Evolving CONSTANT_Class
Brian Goetz
brian.goetz at oracle.com
Mon Jun 15 19:28:39 UTC 2020
>
> Here's a table listing all the type-flavored uses (where "X" means
> "allowed here" and "~" means "maybe not essential, but the semantics
> would be clear"):
More specifically, in the first two columns X means "allowed now", and
in the later columns, X means "proposed." Note too that the proposed
Species column is identical to the proposed Class name column.
The primitive column is interesting as we probably are going to
translate away all of these to some sort of `Qint` type when they appear
in these places, so in the JVM, are probably not needed.
> Another way to handle it is to distinguish between a *species*, which
> is a class-like entity, and a *species type*. It's helpful to remember
> that there may be inline types of species (that is, a "Q envelope" of
> a species).
I think this is a fruitful direction; I can have `ArrayList[T] extends
List[T]` where it is a class-like use, and I can have `Foo[T].x` where
it is a type-like use.
> 1) Treat everything in the class/interface table as a degenerate use
> of a type. A class name is always interpreted as an L type.
Given that a specializable class Foo<T> gives rise to species Foo[x] and
Foo[y], _and_ a class type Foo such that Foo[t] <: Foo for all t, the
duality between class and type here seems inevitable.
> - When a Class constant is viewed as a type (for (1) that's always,
> for (2) that's for type-flavored references), the implicit L envelope
> is a historical wart. Do we also support explicit L descriptors? Do we
> try to migrate the world away from the implicit envelopes?

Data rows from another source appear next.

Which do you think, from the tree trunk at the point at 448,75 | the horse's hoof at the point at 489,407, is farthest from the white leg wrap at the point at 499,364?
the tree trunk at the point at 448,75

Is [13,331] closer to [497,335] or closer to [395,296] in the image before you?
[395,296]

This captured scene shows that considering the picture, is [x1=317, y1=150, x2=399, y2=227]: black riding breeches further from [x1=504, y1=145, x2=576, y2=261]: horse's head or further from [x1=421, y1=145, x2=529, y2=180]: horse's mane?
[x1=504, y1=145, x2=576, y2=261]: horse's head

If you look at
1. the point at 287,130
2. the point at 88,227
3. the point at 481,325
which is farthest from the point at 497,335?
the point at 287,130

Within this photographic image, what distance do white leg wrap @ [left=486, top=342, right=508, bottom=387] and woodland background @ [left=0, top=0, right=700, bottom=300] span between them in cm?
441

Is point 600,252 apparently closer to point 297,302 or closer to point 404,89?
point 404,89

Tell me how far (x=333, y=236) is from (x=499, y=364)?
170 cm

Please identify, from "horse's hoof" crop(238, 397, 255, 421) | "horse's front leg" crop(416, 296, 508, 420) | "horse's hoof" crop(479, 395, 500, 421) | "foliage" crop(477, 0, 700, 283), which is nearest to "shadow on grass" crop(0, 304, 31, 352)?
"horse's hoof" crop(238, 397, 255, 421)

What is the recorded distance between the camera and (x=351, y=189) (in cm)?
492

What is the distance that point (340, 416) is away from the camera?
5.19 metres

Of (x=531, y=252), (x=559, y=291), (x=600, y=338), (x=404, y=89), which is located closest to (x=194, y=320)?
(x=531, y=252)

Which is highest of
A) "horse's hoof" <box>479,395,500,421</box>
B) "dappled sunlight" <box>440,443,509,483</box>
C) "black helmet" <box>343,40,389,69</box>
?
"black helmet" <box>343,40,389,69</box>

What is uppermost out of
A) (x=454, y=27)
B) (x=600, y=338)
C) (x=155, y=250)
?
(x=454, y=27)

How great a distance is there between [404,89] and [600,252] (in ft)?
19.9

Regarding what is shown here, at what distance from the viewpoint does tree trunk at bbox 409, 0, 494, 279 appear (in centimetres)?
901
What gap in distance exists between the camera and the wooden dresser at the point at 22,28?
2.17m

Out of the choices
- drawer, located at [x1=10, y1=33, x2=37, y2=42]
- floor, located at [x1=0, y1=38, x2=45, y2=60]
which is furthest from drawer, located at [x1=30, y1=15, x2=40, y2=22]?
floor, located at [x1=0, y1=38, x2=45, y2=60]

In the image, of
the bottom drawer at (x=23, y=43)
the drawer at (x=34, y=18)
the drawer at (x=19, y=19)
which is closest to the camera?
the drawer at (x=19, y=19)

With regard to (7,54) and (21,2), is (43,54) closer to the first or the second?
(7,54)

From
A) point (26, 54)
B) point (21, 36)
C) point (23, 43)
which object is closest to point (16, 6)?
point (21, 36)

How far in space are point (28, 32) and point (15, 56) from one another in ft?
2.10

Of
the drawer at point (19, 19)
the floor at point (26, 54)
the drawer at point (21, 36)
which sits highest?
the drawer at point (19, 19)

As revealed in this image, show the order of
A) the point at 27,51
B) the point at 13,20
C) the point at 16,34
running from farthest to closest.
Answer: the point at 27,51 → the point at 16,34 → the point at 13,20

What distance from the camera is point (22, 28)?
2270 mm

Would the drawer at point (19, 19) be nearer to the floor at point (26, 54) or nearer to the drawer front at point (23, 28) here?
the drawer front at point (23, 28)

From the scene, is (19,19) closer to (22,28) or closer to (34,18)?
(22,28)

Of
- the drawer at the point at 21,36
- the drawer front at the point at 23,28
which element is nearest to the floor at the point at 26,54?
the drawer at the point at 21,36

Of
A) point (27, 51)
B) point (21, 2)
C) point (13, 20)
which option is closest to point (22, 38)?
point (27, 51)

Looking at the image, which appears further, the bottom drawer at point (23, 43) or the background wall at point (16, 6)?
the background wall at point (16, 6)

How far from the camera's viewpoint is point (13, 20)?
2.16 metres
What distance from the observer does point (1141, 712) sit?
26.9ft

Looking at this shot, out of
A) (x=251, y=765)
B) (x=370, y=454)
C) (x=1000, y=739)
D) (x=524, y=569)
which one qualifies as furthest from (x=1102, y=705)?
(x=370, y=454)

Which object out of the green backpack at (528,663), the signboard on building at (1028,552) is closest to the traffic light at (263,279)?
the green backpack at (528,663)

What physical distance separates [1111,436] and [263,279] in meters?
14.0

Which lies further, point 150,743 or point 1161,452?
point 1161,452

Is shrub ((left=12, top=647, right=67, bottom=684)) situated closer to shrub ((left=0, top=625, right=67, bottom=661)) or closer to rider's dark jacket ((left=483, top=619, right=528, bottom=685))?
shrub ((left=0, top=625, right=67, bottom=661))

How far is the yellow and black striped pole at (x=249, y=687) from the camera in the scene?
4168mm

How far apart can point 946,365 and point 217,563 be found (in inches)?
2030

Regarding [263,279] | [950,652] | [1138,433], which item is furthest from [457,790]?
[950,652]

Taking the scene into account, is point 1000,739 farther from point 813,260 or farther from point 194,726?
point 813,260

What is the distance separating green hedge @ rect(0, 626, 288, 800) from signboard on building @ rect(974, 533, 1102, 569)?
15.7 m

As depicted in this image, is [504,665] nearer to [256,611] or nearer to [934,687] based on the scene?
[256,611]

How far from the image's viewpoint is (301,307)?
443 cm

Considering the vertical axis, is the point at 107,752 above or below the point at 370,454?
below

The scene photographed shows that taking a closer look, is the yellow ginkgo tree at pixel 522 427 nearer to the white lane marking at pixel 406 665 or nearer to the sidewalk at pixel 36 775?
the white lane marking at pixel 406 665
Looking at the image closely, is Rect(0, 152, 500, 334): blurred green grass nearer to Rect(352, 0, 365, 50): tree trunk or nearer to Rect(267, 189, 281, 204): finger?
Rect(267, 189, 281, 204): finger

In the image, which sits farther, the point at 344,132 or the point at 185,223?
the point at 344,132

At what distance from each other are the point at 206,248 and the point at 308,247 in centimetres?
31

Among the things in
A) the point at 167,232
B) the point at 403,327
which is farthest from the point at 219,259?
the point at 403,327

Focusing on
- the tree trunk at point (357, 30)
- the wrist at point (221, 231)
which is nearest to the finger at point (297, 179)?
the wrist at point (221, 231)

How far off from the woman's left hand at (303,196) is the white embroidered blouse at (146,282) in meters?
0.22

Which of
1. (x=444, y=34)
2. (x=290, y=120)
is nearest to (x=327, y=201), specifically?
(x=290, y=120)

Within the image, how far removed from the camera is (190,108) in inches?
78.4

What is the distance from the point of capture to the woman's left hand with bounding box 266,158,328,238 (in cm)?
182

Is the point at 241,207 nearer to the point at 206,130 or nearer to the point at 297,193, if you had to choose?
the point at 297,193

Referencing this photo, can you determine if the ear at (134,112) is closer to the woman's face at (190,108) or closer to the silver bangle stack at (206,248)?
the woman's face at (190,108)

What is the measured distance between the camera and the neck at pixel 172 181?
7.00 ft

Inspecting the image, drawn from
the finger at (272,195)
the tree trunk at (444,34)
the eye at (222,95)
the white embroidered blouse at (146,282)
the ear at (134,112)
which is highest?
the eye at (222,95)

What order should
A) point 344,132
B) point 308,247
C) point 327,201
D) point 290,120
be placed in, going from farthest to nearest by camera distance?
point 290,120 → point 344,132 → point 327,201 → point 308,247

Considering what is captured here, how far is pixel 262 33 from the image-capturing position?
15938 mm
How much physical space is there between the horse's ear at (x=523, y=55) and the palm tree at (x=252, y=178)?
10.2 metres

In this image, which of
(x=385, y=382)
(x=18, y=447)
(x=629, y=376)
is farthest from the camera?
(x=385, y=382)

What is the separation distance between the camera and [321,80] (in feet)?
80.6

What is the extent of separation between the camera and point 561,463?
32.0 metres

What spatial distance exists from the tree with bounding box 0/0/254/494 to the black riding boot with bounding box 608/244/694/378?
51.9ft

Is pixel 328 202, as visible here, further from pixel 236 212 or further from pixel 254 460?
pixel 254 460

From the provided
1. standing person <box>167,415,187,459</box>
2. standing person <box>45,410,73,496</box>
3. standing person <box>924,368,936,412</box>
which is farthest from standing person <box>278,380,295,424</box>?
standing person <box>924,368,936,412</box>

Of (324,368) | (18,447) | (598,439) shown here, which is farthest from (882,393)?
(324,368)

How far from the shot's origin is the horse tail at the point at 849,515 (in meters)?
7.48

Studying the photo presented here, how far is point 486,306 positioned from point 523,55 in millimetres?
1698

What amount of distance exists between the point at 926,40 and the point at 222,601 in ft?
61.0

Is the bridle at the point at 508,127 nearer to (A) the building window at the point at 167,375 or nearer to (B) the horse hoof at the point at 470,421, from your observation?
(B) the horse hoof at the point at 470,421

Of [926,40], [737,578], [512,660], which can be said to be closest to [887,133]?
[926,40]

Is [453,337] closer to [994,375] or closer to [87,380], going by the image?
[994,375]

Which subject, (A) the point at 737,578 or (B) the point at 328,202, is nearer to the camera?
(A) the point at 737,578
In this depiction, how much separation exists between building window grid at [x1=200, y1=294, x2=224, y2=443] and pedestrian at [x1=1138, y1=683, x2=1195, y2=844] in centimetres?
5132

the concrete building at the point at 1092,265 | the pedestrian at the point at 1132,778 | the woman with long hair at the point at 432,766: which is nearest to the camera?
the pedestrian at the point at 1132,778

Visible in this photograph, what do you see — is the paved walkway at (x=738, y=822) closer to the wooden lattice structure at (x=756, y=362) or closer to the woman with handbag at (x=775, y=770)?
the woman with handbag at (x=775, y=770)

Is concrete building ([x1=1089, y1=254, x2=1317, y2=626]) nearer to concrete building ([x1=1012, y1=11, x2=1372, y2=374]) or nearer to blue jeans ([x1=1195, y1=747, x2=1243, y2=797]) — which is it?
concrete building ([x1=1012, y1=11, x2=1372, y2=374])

I would love to migrate away, but I suspect the cost/benefit isn't
there. Historical warts are OK.
> - Should we add primitive types? How are they spelled? (The standard
> descriptor syntax for primitives is already interpreted as a bare
> class name.)
Given the way we are thinking for translation, where there is going to
be some Q type that stands in for primitives when used in class-y
contexts (if for no other reason than the double-slot thing), I don't
think this is needed.
> - How do we handle type variables, both top-level and nested? Either
> we embed constant pool pointers in Utf8 entries (yuck!), or we need to
> extend Class constants to support references both to Utf8 entries and
> to [some new thing].
This is the stringy-vs-tree problem we've been wrestling with for a long
time. The solution to this problem seems to hinge on the solution to
that one.
> - Should we revisit "naked" descriptor references, allowing them to
> point to either bare Utf8 entries or Class constants and
> MethodType/[something else] constants? Do we try to migrate the world
> away from naked descriptor references?
I think this may well fall out of the "trees vs strings" discussion.
> I'm appealing here to a design principle that seems to have driven the original constant pool design: Class constants are for things that get resolved (and can be cached); descriptor strings are little more than fancy names. This principle doesn't always get followed: the verifier sometimes loads classes named by descriptors; array type class constants resolve their element types without a separate entry; more recently, StackMapTables use Class constants to represent types, and MethodTypes resolve method descriptors "as if" there were class constants for all of the parameter types. But I think these, especially the recent ones, are mistakes, and I still think the original notion is a useful separation of concerns that we should try to follow in our design.
The tension that comes up here is that we want to be able to match
descriptors between clients and declarations. I don't want to invent
one way to describe class constants for species, and another way to
embed species in descriptors.
Now, it may be possible (depending on our translation strategy) that we
don't need to embed species in descriptors, because we're just going to
erase descriptors, and put the specialization information somewhere
else, for the VM to use opportunistically. That would make the
splitting strategy more appealing.
> - For bare descriptors (type of a field), it's fine to use something like "LList[QVal;];". Or maybe it's useful to describe descriptors in terms of Class/Species constants. In any case, there's still a need to figure out how to parameterize a descriptor with live constants ("LList[$T];"), but I think this can be set aside as a separate problem.
This is the one I'm alluding to above.
> So I think we need CONSTANT_SpecializedMethodref, which has 1) a pointer to a Methodref constant, and 2) pointers to some resolvable constants (typically, but maybe not exclusively, representing types). (Caveat: there are some details about the interaction between type arguments, overriding, and method resolution that I'm hand-waving about. Maybe the encoding will be stacked a little differently.)
We've been around this merry go round a few times too, going back and
forth between cramming stuff into the descriptor string and putting the
method types somewhere else. Again, the translation story (can we leave
descriptors alone) impinges on this.
Don't forget that when you have a local generic class nested in a
generic method, the method args implicitly parameterize the nested
class. Which means that when we refer to a species of the local class,
we have to supply the type arguments for both the method and for the
local class (and any other enclosing classes.) Again, there is a
lump/split choice here; we can smoosh together the arguments, or provide
a trail of witnesses to the enclosing arguments. If we choose the
latter, then it might be mix of C_SMRef and C_Species.